Indeed, let ${\bar x}$ be a set of ${(m^n)\cdot n}$ variables, representing the payoff matrix of an ${n}$-player game with ${m}$ strategies for every player, and let ${\bar p}$ be a set of ${n\cdot m}$ variables representing a mixed strategies profile. Then $\displaystyle \xi_{n,m}=\forall \bar x~\exists \bar p ~\phi(\bar x,\bar p)$

where ${\phi(\bar x,\bar p)}$ is a formula that says that ${\bar p}$ is a mixed Nash equilibrium in a game with payoff matrix ${\bar x}$. This is a conjunction of formulas that assert that ${\bar p}$ is indeed a mixed strategy profile (nonnegative elements which sum to ${1}$), and that if player ${i}$ plays action ${j}$ with a positive probability under this profile then player ${i}$ doesn’t gain from deviating to any pure strategy. The last assertion involved a somewhat unappealing term (the payoff for player ${i}$ under profile ${p}$ when the payoff matrix is ${\bar x}$), but this term is just products and additions of variables.

Now since by Tarski’s Theorem all real closed fields satisfy the same first order sentences, it follows that Nash’s Theorem is true in every real closed field ! Here is an interesting corollary of this conclusion: Every game in which the payoffs are algebraic numbers has an equilibrium in which the probabilities are algebraic numbers.

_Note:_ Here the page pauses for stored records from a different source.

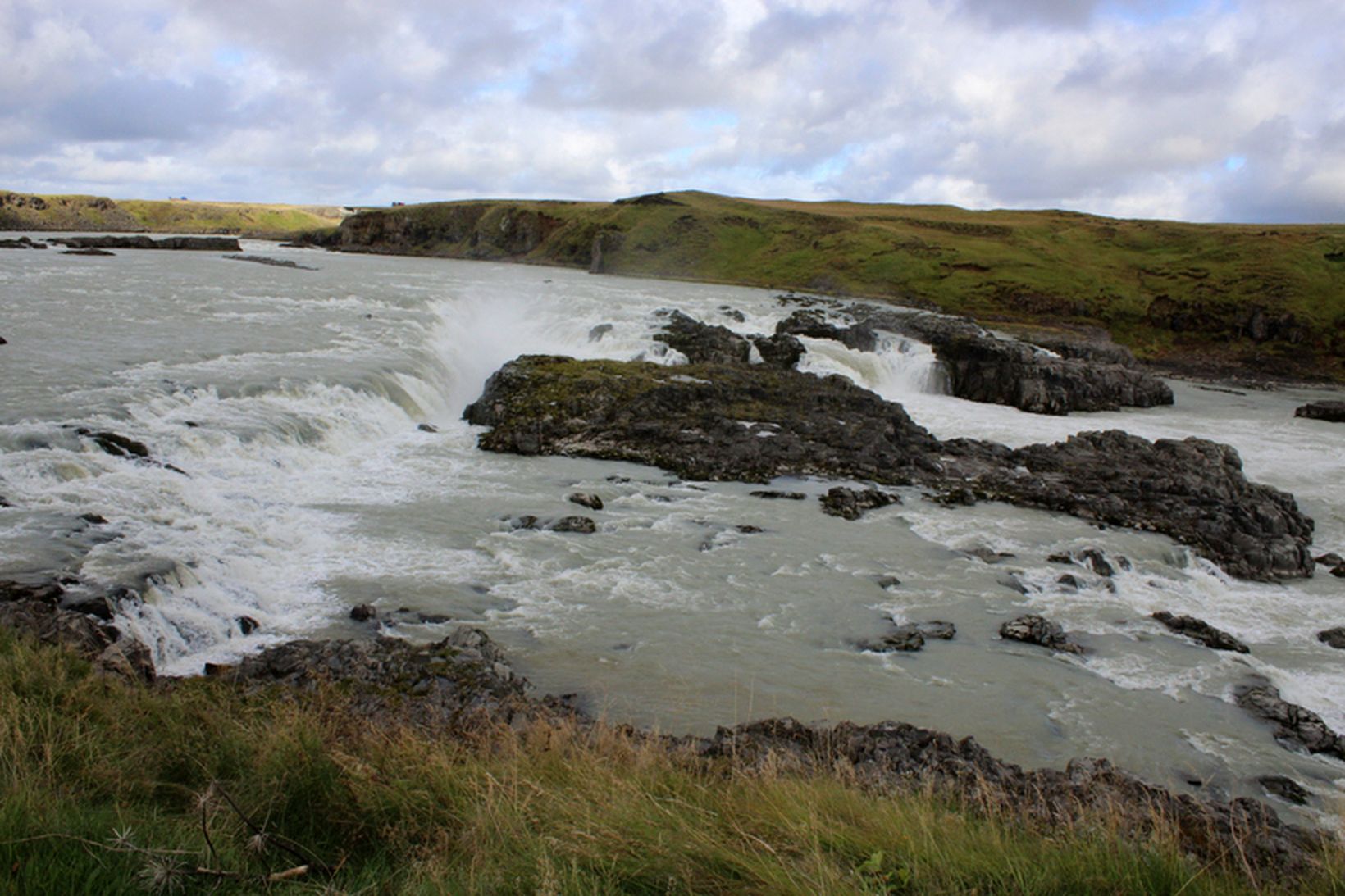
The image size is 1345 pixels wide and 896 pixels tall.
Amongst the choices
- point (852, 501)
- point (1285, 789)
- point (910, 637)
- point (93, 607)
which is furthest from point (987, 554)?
point (93, 607)

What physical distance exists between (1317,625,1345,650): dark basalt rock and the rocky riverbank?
7.66 meters

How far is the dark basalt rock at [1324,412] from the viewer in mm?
38406

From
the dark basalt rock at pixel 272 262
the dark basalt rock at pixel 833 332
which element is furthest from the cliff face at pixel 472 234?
the dark basalt rock at pixel 833 332

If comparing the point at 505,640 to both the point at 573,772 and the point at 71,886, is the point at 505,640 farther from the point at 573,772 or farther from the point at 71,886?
the point at 71,886

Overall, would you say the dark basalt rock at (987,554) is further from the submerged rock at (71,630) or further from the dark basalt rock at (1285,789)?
the submerged rock at (71,630)

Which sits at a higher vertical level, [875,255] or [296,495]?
[875,255]

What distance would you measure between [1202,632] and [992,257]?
80200 millimetres

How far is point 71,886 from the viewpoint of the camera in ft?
11.7

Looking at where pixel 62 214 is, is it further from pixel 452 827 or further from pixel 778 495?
pixel 452 827

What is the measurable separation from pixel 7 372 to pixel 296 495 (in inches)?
397

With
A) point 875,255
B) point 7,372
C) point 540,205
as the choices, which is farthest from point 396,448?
point 540,205

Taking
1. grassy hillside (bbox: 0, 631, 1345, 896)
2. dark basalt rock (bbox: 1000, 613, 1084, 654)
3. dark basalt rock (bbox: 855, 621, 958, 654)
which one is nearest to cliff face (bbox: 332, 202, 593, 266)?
dark basalt rock (bbox: 855, 621, 958, 654)

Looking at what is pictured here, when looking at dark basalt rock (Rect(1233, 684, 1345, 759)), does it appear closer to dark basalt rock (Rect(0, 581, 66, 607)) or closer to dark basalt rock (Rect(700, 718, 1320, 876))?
dark basalt rock (Rect(700, 718, 1320, 876))

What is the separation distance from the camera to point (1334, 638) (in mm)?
14289
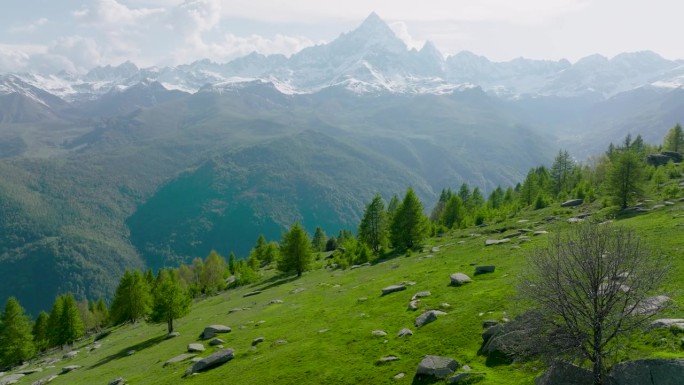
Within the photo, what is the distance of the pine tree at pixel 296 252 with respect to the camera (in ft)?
306

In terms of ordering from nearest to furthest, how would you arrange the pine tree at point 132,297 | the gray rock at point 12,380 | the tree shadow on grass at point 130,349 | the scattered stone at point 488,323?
the scattered stone at point 488,323, the tree shadow on grass at point 130,349, the gray rock at point 12,380, the pine tree at point 132,297

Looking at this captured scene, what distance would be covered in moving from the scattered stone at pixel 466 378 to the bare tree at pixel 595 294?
5.58m

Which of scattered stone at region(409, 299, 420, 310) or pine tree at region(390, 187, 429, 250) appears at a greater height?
pine tree at region(390, 187, 429, 250)

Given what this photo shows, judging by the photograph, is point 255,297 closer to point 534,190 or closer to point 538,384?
point 538,384

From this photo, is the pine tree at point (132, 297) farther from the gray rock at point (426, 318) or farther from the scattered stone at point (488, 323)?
the scattered stone at point (488, 323)

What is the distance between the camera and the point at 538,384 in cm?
1956

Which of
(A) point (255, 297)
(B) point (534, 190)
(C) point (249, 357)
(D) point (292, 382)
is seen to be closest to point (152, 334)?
(A) point (255, 297)

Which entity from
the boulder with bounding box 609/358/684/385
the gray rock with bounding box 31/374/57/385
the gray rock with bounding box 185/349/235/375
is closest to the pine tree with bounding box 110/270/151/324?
the gray rock with bounding box 31/374/57/385

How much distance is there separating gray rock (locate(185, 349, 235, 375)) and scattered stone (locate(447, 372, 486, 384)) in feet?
77.5

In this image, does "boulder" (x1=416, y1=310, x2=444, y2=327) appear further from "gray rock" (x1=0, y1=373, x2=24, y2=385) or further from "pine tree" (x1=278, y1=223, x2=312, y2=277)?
"gray rock" (x1=0, y1=373, x2=24, y2=385)

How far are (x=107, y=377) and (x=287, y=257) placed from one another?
48709mm

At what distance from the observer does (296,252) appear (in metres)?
93.8

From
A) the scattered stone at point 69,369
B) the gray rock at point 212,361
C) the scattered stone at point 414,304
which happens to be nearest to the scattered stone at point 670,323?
the scattered stone at point 414,304

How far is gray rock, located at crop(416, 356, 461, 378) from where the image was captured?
2519 centimetres
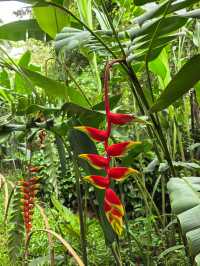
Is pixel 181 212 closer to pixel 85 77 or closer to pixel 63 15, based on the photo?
pixel 63 15

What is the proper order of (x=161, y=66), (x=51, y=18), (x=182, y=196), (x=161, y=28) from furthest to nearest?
(x=161, y=66), (x=51, y=18), (x=161, y=28), (x=182, y=196)

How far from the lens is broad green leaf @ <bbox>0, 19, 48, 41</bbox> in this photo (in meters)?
0.90

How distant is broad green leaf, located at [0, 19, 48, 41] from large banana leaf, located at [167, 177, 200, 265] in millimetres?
496

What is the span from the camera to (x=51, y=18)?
0.88 meters

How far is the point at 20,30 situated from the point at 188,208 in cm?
60

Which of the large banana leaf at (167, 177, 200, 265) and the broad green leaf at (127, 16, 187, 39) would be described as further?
the broad green leaf at (127, 16, 187, 39)

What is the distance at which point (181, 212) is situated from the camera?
19.1 inches

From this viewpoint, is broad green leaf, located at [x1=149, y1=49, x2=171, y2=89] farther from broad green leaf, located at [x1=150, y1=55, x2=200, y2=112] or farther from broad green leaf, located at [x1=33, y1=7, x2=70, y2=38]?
broad green leaf, located at [x1=150, y1=55, x2=200, y2=112]

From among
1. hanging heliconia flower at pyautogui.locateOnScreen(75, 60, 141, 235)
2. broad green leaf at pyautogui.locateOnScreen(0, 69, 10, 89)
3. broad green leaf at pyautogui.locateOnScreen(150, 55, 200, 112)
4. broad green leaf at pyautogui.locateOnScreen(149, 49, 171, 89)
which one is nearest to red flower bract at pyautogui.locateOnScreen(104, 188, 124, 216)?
hanging heliconia flower at pyautogui.locateOnScreen(75, 60, 141, 235)

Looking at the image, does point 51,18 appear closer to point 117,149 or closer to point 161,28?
point 161,28

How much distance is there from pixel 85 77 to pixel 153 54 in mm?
3134

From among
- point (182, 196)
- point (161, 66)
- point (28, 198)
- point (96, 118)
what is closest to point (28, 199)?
point (28, 198)

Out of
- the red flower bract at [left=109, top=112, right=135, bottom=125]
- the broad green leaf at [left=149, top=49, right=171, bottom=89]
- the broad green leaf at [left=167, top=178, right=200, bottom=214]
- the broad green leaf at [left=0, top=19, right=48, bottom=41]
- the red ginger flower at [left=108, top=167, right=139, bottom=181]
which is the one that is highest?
the broad green leaf at [left=0, top=19, right=48, bottom=41]

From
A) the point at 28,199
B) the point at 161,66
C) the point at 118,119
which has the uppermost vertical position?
the point at 161,66
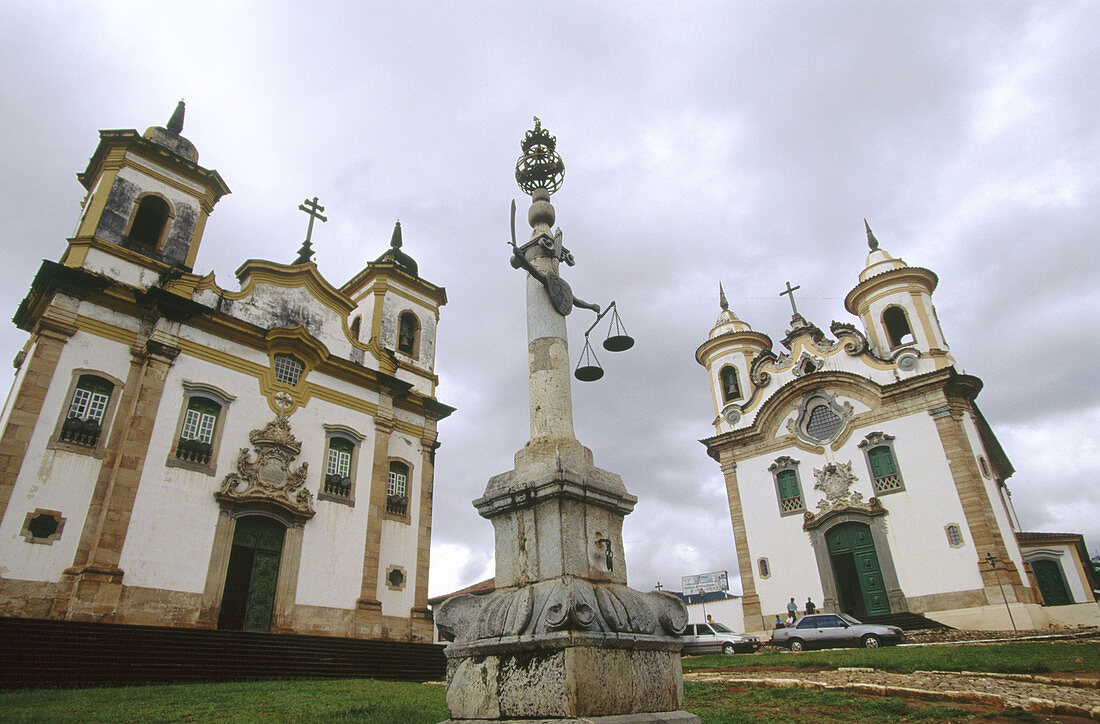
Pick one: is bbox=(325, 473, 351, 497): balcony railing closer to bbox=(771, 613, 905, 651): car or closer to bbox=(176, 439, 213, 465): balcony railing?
bbox=(176, 439, 213, 465): balcony railing

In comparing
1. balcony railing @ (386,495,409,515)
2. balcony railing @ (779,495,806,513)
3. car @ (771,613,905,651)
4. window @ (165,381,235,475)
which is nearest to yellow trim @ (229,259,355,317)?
window @ (165,381,235,475)

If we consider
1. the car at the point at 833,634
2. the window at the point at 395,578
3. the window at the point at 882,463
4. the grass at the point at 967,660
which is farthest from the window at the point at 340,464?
the window at the point at 882,463

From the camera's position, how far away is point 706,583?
4112 cm

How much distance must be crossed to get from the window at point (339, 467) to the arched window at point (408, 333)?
4921 mm

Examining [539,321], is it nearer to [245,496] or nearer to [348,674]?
[348,674]

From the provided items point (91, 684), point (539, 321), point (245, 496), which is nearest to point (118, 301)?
point (245, 496)

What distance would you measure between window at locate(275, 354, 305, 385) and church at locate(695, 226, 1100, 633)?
54.6 ft

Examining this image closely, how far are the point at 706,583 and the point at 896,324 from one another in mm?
23665

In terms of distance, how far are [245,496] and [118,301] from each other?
5.47 meters

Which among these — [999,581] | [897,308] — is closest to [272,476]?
[999,581]

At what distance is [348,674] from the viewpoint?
12.7 meters

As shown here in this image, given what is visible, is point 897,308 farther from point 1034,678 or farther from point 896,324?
point 1034,678

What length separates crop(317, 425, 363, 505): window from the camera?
16844mm

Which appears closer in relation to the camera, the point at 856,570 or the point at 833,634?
the point at 833,634
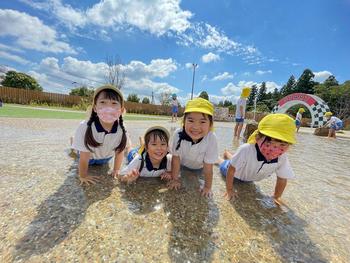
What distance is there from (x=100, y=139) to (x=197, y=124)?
113 cm

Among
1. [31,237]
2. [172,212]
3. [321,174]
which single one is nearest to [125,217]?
[172,212]

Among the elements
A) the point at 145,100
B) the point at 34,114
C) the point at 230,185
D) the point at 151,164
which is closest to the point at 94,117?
the point at 151,164

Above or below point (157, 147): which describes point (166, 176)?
below

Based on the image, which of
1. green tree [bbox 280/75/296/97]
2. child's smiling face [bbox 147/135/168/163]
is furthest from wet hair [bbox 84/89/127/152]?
green tree [bbox 280/75/296/97]

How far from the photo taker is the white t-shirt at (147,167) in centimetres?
239

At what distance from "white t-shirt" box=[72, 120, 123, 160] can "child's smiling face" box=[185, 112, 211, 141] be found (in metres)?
0.84

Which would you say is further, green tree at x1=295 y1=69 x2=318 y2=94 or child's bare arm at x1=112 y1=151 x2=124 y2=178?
green tree at x1=295 y1=69 x2=318 y2=94

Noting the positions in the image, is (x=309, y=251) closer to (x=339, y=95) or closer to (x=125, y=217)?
(x=125, y=217)

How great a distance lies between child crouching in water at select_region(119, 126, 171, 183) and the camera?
7.79 ft

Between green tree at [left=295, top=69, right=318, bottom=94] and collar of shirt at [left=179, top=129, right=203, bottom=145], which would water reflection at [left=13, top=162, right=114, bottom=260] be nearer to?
collar of shirt at [left=179, top=129, right=203, bottom=145]

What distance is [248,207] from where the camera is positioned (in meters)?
2.13

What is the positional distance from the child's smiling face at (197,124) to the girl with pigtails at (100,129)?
79cm

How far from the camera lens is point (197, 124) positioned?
2377mm

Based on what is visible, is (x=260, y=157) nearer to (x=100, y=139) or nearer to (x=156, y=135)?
(x=156, y=135)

Here is a more interesting corollary: In discounted stochastic games, an equilibrium strategy can be expressed as a fractional laurent series of the discount factor. This appears in a seminal paper (jstor) of Bewley and Kohlberg, who are to my knowledge the first to make this observation. I presented this paper in a students seminar back in grad school, probably the first paper in game theory I have ever read, and it is still one of my favorites.

Anyway, back to pure ${\epsilon}$-equilibrium. Yaron and I defined the Lipschitz Constant of a game as the maximal change in a player’s payoff when one of her opponents changes his strategy. Theorem 2.2 in our paper says that if ${\delta < \epsilon/\sqrt{8n\log (2mn)}}$ then every game with Lipschitz constant smaller than ${\delta}$ admits pure ${\epsilon}$-equilibrium.

Fix now integers ${n,m}$ and rational numbers ${\epsilon,\delta}$. Let ${\zeta_{n,m,\epsilon,\delta}}$ be the assertion that every ${n}$-player game with ${m}$ strategies for every player and Lipschitz constant ${<\delta}$ admits an ${\epsilon}$-equilibrium. Then ${\zeta_{n,m,\epsilon,\delta}}$ is a first order sentence in the language of ordered fields without multiplication. (Again, skip the next paragraph if this is obvious)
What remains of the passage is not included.